Ontario hopes to end the national logjam over health-care spending with a proposal for a new 10-year federal health spending plan, the Star has learned.

Under it, Ottawa would agree to increase federal health transfers to the provinces every year by 5.2 per cent in exchange for provincial commitments to spend on “mutually agreed upon priority areas” like mental health and home-care services, as the federal Liberals campaigned on.

The proposal says as part of the new long-term health accord, each province and territory would decide for itself how to report on the use of the federal funds.

What it effectively would do is take the $3-billion over three years that the Liberals say they want to spend on those services and roll it into the federal transfer, then extend the spending out over a decade, giving provinces the ability to plan properly instead of seeing money dry up after a few years.

The yearly hikes Ontario proposes are a lot more than the 3 per cent provinces are soon to receive under changes put in place by the previous Conservative government of Stephen Harper. But it would be less than the 6-per-cent annual increases provinces had been receiving since 2004 and that premiers had hoped to reinstate.

According to a two-page document obtained by the Star that was circulated Friday to provincial, territorial and federal officials on Friday, Ontario warns the imminent reduction in federal transfers will slash more than $1 billion out of the health system in 2017-2018 alone.

Prime Minister Justin Trudeau, who was directly and actively engaged in horse-trading with premiers on climate change Friday, sat down afterwards for a private dinner with all 13 to talk about their views on health-care funding.

But substantive discussions were punted to next week’s meeting of finance ministers from across the country, multiple sources said. Health ministers are invited to attend Monday’s meeting.

Ontario’s analysis is based on the Conference Board of Canada’s estimate that future health costs will grow at an average rate of 5.2 per cent annually from 2015 to 2035 - a conclusion Ontario says is supported by other experts including the Parliamentary Budget Office.

It’s not clear how much traction Ontario’s proposal will have among provinces.
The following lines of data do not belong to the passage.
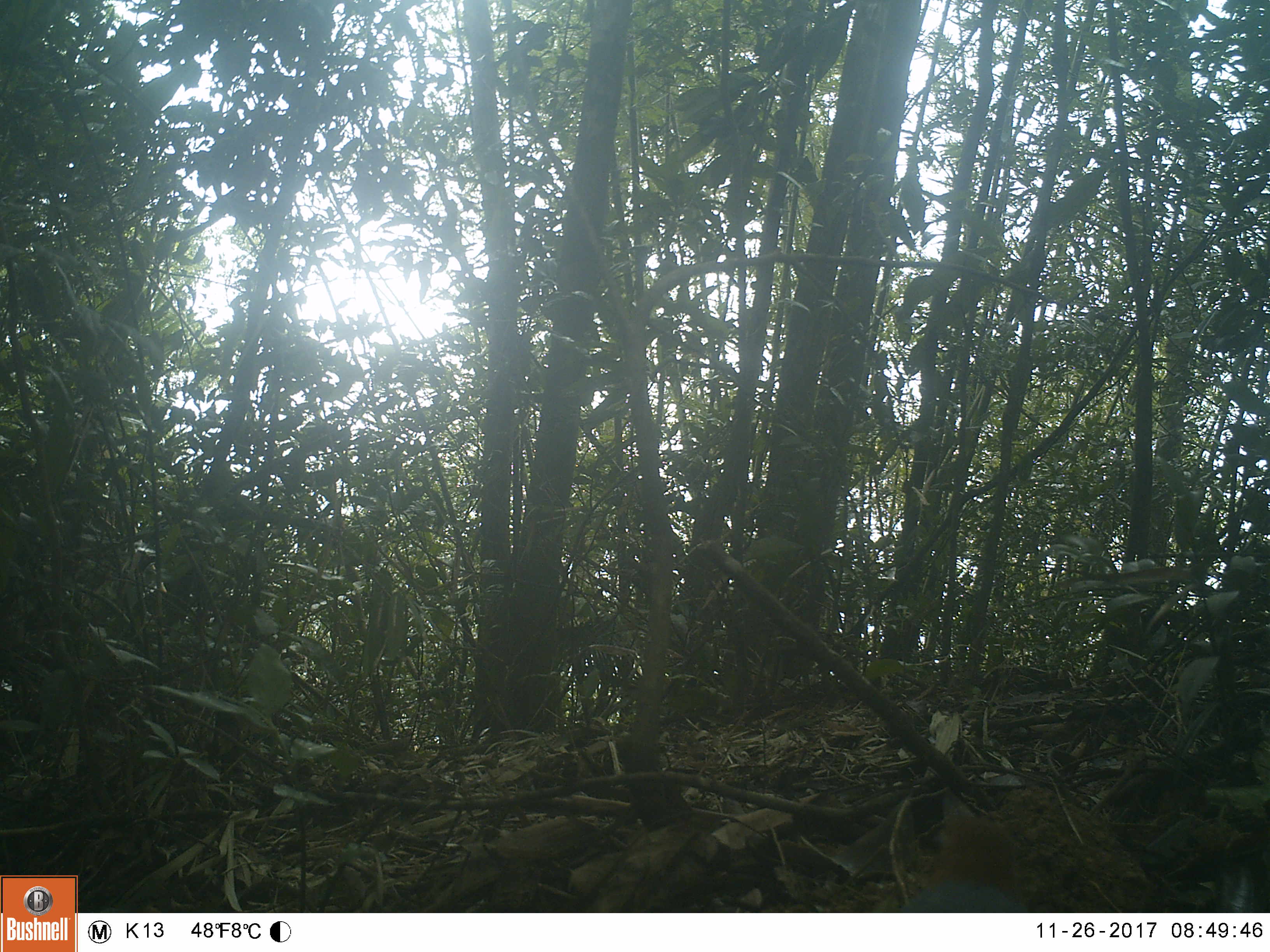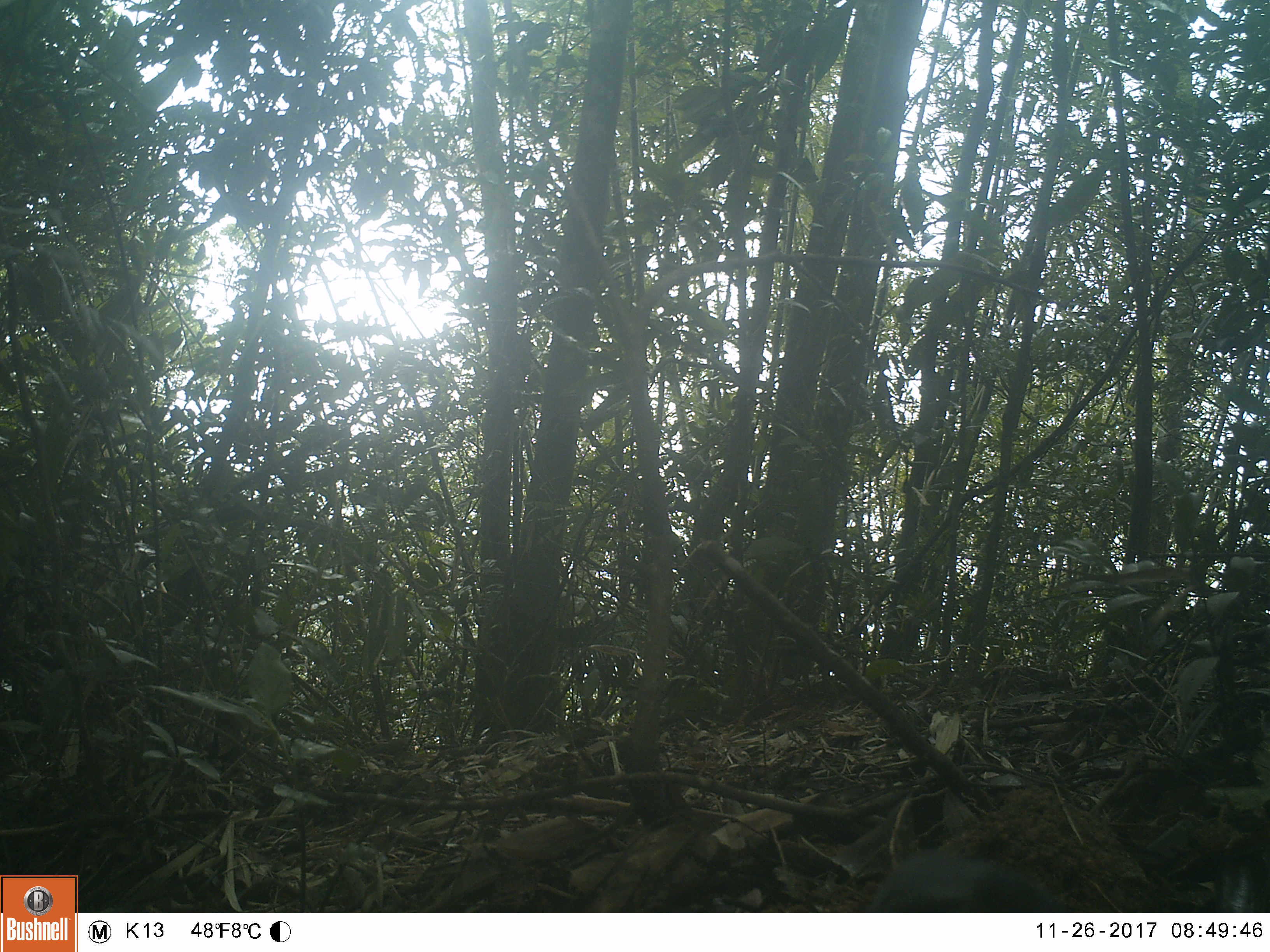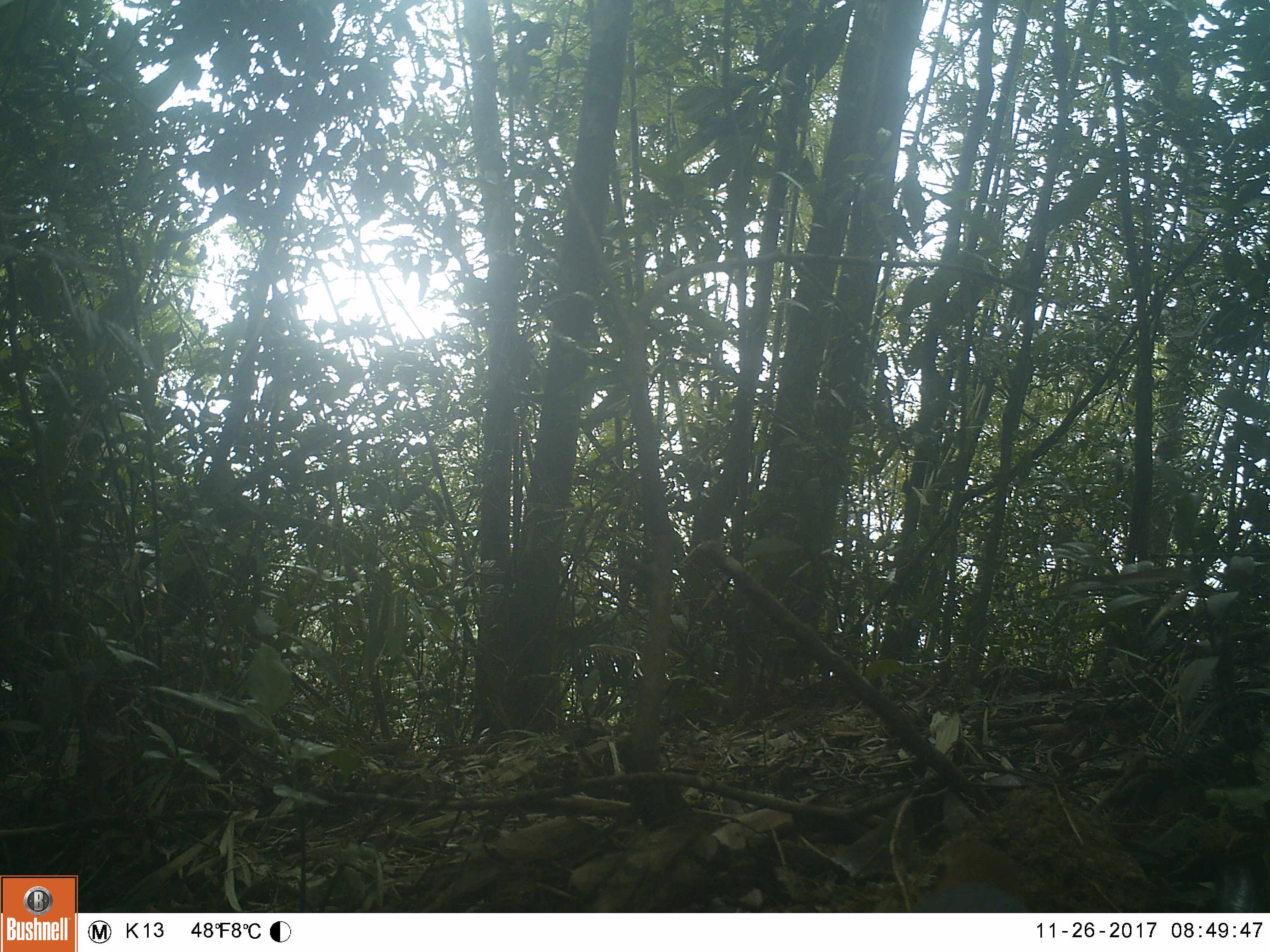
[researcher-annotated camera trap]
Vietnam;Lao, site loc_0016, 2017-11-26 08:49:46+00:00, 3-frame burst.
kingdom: Animalia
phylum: Chordata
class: Aves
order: Passeriformes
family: Turdidae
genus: Geokichla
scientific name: Geokichla citrina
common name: orange-headed thrush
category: orange headed thrush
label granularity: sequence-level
For now, the provinces have asked that the 6-per-cent “escalator” remain in place for one more year while Ottawa and the premiers negotiate an acceptable new deal.

At Queen’s Park, officials refused to comment on the proposal other than to confirm that Ontario did table one.

Health Minister Eric Hoskins broached Ontario’s proposed formula with his colleagues across the country and sources say the premiers concluded Friday morning - before they sat down with Trudeau - that it could be workable.

Sources say the increases would “make health care sustainable and also allow for new investments in shared priority areas such as home care and mental health.”

For some, money that is committed to direct spending on services would allow premiers to ensure it goes to front-line services as opposed to collective agreements for health care workers, said one senior provincial source from Eastern Canada. Another provincial source from Western Canada said if there is a guaranteed federal increase in the range of what Ontario proposes for another decade, then a deal could be likely.

A senior federal source has suggested to the Star that the billions the federal Liberals want spent on home care and mental health services could be rolled into the federal health transfer but discounted increased funding hikes along the lines of 6 per cent.

Quebec, for one, has insisted on a 6-per-cent increase. And for Quebec, money that comes with strings attached is a non-starter. The other provinces have long recognized that federalism can make room for “asymmetrical” agreements that accommodate Quebec.

Quebec Premier Philippe Couillard told reporters Friday he would never agree to any deal that requires the province to spend on federal priorities in health. In fact, Couillard said, he had extracted a promise from Trudeau that it would never be the case.

“We want to have the same clause that was adopted in 2004 recognizing that Quebec will choose its own priorities,” said Couillard, referring to the health accord struck by former Liberal prime minister Paul Martin.

“Monsieur Trudeau privately has told me this would not be an issue so that’s fine,” said Couillard.

Couillard said any federal funding formula that would see money dry up in a short time frame is a “poisoned pill.”

“We’ve seen that in the past. We don’t want to see it again.”

But the Quebec premier also said “targeted” or strings-attached funding may not be the big stumbling block it seems because “everybody knows everywhere in the world that these sectors are the sectors where we must invest: home care, extended care, front-line mental health services. So in practice, I think everybody is there. Besides, you’ve seen the investments we’ve made. They’re exactly in these sectors.”

Manitoba Premier Brian Pallister last week made a loud and impassioned call for a “sustainable health-care system.” He refused to sign onto the Pan-Canadian Framework on Climate Change without a clear plan for how the federal health transfer will work.

At a news conference Monday, Trudeau was asked if he is willing to prolong the 6-per-cent health “escalator” until a new health accord is signed. He replied only by pointing to next Monday’s meeting of finance ministers where health ministers are invited to work out an agreement.

“I think people expect us to act in a measured way but also in an immediate way on the health file,” he said.